Omit the images. Restate all of the records word for word.

*** Opening RECORDS TO PROCESS ***

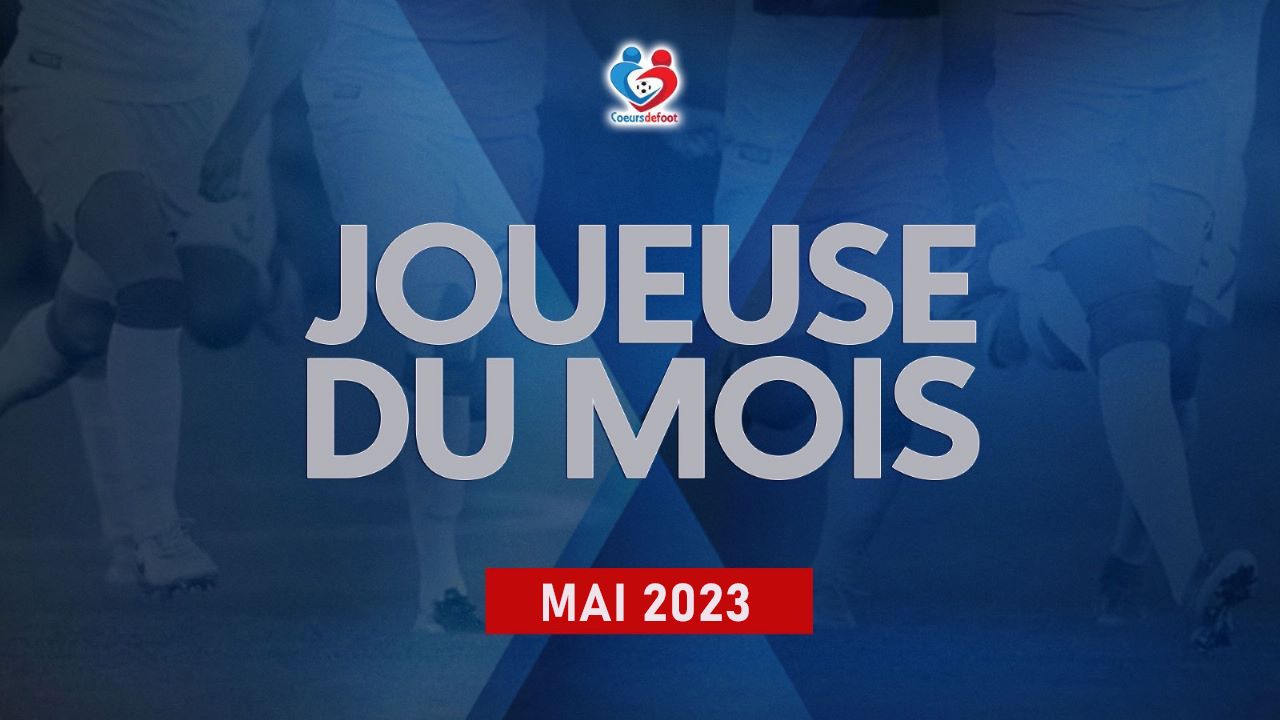D1 - Découvrez la joueuse Cœurs de Foot du mois de mai 2023 !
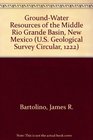 GroundWater Resources of the Middle Rio Grande Basin New Mexico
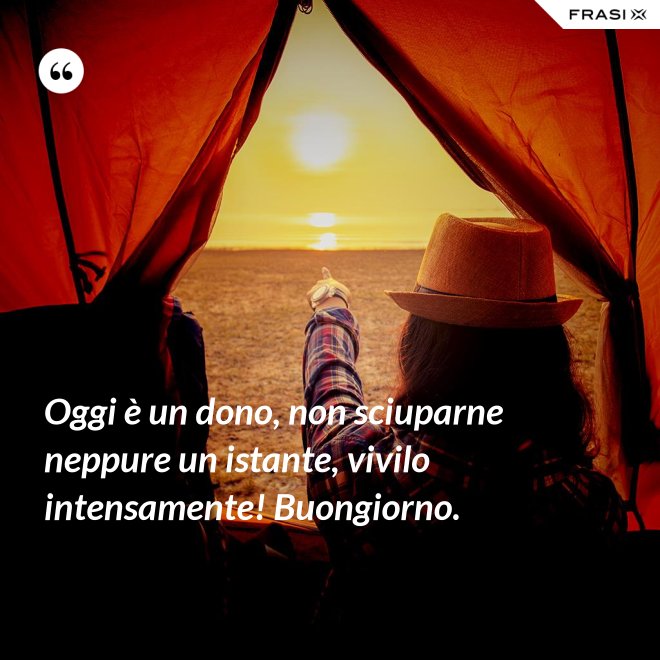 Oggi è un dono, non sciuparne neppure un istante, vivilo intensamente! Buongiorno. - Anonimo
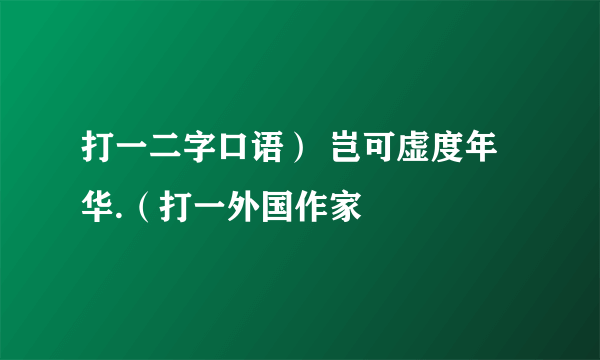 打一二字口语） 岂可虚度年华.（打一外国作家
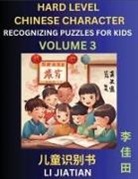 Jiatian Li - Chinese Characters Recognition (Volume 3) -Hard Level, Brain Game Puzzles for Kids, Mandarin Learning Activities for Kindergarten & Primary Kids, Teenagers & Absolute Beginner Students, Simplified Characters, HSK Level 1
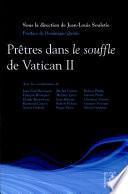 Prêtres dans le souffle de Vatican II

*** Closing RECORDS TO PROCESS ***

__WORKED SOLUTION__:
D1 - Découvrez la joueuse Cœurs de Foot du mois de mai 2023 !
 GroundWater Resources of the Middle Rio Grande Basin New Mexico
 Oggi è un dono, non sciuparne neppure un istante, vivilo intensamente! Buongiorno. - Anonimo
 打一二字口语） 岂可虚度年华.（打一外国作家
 Jiatian Li - Chinese Characters Recognition (Volume 3) -Hard Level, Brain Game Puzzles for Kids, Mandarin Learning Activities for Kindergarten & Primary Kids, Teenagers & Absolute Beginner Students, Simplified Characters, HSK Level 1
 Prêtres dans le souffle de Vatican II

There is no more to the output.